**Work request:** Copy every line of the data in which the word "mobile" occurs.
------------------------------------------------------------
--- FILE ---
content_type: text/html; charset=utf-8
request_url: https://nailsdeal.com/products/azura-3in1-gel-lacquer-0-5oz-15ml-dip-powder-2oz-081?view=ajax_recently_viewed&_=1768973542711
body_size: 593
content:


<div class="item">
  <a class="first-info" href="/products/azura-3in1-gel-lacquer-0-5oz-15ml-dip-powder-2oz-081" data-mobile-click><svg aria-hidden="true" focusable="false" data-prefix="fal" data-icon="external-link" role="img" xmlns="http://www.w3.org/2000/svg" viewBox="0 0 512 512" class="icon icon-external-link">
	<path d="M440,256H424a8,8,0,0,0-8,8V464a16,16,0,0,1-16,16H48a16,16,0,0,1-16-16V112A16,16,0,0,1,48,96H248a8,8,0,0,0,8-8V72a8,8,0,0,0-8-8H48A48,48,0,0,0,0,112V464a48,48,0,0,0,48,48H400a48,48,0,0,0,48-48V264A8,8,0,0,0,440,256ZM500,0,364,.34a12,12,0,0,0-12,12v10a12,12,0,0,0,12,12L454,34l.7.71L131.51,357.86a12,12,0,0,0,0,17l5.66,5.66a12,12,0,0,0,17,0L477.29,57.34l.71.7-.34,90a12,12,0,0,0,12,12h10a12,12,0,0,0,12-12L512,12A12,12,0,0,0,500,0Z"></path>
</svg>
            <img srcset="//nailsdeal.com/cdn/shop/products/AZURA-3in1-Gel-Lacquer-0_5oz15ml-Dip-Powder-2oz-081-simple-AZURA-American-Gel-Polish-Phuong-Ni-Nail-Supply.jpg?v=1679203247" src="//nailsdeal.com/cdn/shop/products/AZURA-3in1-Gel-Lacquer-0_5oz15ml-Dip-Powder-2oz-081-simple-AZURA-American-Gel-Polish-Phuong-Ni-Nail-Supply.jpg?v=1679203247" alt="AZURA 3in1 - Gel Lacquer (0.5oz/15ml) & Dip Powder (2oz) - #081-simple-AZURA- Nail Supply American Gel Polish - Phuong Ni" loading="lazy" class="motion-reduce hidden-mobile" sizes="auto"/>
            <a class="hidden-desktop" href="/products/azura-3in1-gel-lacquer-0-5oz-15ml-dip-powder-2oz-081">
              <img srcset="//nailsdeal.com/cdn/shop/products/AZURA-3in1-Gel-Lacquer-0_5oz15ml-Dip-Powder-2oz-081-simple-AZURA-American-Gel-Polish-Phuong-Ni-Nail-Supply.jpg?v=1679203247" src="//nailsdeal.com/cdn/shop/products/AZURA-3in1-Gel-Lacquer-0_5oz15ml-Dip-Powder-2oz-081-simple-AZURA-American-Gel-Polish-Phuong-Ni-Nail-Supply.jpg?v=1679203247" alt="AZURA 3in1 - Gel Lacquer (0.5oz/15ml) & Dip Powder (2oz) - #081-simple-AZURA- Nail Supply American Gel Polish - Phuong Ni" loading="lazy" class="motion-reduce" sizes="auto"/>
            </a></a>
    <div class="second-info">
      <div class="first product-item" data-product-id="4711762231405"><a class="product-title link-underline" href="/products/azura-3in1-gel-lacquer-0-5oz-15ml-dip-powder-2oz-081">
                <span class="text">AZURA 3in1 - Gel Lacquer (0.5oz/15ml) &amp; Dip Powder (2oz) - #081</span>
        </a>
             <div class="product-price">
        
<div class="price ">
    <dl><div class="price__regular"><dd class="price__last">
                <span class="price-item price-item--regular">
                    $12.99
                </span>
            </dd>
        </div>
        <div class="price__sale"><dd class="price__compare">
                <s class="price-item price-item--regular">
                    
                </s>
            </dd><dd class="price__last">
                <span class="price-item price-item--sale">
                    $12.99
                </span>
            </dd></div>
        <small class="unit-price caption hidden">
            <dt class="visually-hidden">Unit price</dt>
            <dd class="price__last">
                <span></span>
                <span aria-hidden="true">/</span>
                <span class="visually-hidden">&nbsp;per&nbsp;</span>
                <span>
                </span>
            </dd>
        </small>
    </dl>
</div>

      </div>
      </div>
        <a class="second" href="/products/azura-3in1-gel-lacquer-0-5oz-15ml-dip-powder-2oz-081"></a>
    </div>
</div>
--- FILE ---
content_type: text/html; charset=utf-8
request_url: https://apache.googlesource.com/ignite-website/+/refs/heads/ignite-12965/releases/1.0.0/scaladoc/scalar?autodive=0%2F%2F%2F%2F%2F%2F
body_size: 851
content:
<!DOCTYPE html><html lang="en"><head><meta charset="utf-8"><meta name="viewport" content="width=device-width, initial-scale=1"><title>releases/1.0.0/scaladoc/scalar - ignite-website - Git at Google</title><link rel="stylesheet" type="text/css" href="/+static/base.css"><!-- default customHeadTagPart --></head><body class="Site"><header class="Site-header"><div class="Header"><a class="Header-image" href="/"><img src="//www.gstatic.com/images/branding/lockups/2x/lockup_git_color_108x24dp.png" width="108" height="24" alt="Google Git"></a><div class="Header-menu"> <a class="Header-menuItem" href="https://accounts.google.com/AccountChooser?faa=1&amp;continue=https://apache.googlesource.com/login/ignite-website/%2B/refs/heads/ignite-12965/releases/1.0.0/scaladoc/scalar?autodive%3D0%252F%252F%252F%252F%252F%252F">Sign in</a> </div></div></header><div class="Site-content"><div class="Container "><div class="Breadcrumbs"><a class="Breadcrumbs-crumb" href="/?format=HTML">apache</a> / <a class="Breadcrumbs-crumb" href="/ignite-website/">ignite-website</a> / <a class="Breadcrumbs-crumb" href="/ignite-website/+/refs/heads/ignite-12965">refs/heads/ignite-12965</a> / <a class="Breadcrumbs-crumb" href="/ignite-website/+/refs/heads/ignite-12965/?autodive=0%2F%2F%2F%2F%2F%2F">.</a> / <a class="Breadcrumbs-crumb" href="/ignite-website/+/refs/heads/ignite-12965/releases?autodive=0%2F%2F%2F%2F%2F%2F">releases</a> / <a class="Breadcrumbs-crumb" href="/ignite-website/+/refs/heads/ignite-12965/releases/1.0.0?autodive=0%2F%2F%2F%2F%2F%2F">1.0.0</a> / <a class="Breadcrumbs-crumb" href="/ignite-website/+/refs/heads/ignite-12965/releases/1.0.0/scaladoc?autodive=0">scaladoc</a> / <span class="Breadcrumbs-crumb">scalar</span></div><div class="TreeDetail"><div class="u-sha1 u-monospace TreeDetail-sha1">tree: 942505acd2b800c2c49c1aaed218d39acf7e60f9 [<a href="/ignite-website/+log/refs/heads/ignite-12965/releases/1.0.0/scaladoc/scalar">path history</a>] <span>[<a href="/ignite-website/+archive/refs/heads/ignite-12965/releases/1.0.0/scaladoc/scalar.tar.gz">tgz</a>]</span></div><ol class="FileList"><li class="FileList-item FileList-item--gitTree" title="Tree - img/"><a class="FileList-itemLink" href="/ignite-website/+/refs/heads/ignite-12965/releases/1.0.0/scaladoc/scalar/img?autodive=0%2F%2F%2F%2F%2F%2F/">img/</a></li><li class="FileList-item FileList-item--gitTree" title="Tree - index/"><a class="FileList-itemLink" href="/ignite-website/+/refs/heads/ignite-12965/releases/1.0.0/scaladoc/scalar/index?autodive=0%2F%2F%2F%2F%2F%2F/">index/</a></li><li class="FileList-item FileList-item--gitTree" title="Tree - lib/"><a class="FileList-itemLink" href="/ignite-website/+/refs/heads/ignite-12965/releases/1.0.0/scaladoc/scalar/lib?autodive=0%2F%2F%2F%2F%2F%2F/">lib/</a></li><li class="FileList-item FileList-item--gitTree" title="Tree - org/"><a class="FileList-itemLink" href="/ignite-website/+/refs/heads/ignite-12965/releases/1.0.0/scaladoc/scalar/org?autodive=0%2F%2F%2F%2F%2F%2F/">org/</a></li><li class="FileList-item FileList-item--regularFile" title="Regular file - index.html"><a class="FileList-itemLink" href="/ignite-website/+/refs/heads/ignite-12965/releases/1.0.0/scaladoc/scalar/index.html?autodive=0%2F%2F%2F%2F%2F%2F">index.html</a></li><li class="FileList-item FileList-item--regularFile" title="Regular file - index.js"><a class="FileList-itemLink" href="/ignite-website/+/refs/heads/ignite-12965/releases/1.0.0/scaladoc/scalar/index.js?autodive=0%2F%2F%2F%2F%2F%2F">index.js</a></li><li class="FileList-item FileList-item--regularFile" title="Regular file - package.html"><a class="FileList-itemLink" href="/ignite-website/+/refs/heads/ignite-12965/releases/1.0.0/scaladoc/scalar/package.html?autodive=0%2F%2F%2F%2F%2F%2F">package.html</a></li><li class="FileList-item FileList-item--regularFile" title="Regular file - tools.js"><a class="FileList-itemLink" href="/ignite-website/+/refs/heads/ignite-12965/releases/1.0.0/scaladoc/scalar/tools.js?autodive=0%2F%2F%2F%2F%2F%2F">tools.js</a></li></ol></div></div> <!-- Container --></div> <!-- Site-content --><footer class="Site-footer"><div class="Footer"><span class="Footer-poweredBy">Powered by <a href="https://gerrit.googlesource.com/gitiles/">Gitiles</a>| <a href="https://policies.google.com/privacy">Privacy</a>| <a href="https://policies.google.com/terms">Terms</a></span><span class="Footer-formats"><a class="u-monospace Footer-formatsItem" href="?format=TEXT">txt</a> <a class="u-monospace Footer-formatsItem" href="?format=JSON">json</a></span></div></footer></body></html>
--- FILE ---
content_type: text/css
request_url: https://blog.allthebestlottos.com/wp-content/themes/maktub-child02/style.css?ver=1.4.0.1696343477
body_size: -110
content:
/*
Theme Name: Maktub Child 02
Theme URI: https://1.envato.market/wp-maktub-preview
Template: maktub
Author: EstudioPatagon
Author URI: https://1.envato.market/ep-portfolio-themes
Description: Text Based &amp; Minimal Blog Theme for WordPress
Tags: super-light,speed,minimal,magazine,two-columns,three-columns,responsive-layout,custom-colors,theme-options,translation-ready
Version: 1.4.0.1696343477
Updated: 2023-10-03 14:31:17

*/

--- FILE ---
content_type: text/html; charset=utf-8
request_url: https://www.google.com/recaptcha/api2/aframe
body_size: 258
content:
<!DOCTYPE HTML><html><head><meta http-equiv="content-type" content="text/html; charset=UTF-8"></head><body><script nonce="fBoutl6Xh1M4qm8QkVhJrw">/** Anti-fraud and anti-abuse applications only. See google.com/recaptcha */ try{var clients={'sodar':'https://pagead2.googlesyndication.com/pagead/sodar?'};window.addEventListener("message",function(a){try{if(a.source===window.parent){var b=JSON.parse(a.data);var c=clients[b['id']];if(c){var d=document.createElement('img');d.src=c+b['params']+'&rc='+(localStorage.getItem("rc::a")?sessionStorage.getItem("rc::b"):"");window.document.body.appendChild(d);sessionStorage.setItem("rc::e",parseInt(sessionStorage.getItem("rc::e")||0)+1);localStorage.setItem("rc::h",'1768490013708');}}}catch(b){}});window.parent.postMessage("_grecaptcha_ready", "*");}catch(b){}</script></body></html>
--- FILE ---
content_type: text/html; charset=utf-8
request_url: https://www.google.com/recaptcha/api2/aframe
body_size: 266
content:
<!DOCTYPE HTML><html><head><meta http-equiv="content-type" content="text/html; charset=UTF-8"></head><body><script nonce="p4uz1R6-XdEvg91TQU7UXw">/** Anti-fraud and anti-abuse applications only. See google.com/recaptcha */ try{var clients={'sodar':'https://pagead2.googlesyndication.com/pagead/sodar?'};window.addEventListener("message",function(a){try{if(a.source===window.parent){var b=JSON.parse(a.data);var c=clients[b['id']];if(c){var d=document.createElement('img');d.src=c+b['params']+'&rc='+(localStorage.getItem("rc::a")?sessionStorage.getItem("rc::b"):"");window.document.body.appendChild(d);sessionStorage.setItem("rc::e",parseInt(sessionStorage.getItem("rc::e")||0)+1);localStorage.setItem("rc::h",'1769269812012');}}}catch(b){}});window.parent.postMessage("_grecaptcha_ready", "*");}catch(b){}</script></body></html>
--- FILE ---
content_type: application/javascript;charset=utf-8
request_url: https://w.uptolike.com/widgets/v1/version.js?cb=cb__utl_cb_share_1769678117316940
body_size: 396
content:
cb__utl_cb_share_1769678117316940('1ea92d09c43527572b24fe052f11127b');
------------------------------------------------------------
**Answer to the problem:**
  <a class="first-info" href="/products/azura-3in1-gel-lacquer-0-5oz-15ml-dip-powder-2oz-081" data-mobile-click><svg aria-hidden="true" focusable="false" data-prefix="fal" data-icon="external-link" role="img" xmlns="http://www.w3.org/2000/svg" viewBox="0 0 512 512" class="icon icon-external-link">
            <img srcset="//nailsdeal.com/cdn/shop/products/AZURA-3in1-Gel-Lacquer-0_5oz15ml-Dip-Powder-2oz-081-simple-AZURA-American-Gel-Polish-Phuong-Ni-Nail-Supply.jpg?v=1679203247" src="//nailsdeal.com/cdn/shop/products/AZURA-3in1-Gel-Lacquer-0_5oz15ml-Dip-Powder-2oz-081-simple-AZURA-American-Gel-Polish-Phuong-Ni-Nail-Supply.jpg?v=1679203247" alt="AZURA 3in1 - Gel Lacquer (0.5oz/15ml) & Dip Powder (2oz) - #081-simple-AZURA- Nail Supply American Gel Polish - Phuong Ni" loading="lazy" class="motion-reduce hidden-mobile" sizes="auto"/>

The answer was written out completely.